In the past Creek Daze has been the only event all weekend, and according to Avery, people would hang out in the Creek all day long. He called this year more of a festival circuit, with people drifting from one thing to the next.

“There’s a bunch of people and myself who are looking at how we can coordinate these events throughout the summer in a way that complements the whole Coast instead of each individual fiefdom,” Avery said.

Avery said Creek Daze in its current form – with the parade, costumes, etc. – started in the 1960s or ’70s, but added that something similar has existed in Roberts Creek since it was first settled.
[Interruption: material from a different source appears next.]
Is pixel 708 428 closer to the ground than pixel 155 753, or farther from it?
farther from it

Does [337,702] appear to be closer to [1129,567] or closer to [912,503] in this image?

He compared the event to small country fairs, “where a little community would have pie eating contests and things like that,” he said. “It’s that energy where people aren’t rushed and they aren’t questing for money. They’re just gathering together for something. That’s what I felt about Roberts Creek this year, is it captured that.”

About 50 volunteers organized the event. Avery was excited to say that the entire day cost nothing, “because we made as much as it cost,” he said.

“Unfortunately in this day and age you have to generate money from these things so you can break even. It’s atrocious how much money you have to make in order to have an event, what with licences and permits you have to pay for along the way.”

Avery estimated that about 1,000 people went through Creek Daze, with 200 people attending the dance at the Roberts Creek Hall after the daytime events. This is where they made most of the money that went towards funding Creek Daze.

“One of my main motivations in everything is to try and pass all of these things on with some kind of knowledge from mentorship to this next generation,” Avery said. “What I’ve found with this [year’s] Creek Daze is there were so many babies, so many kids.”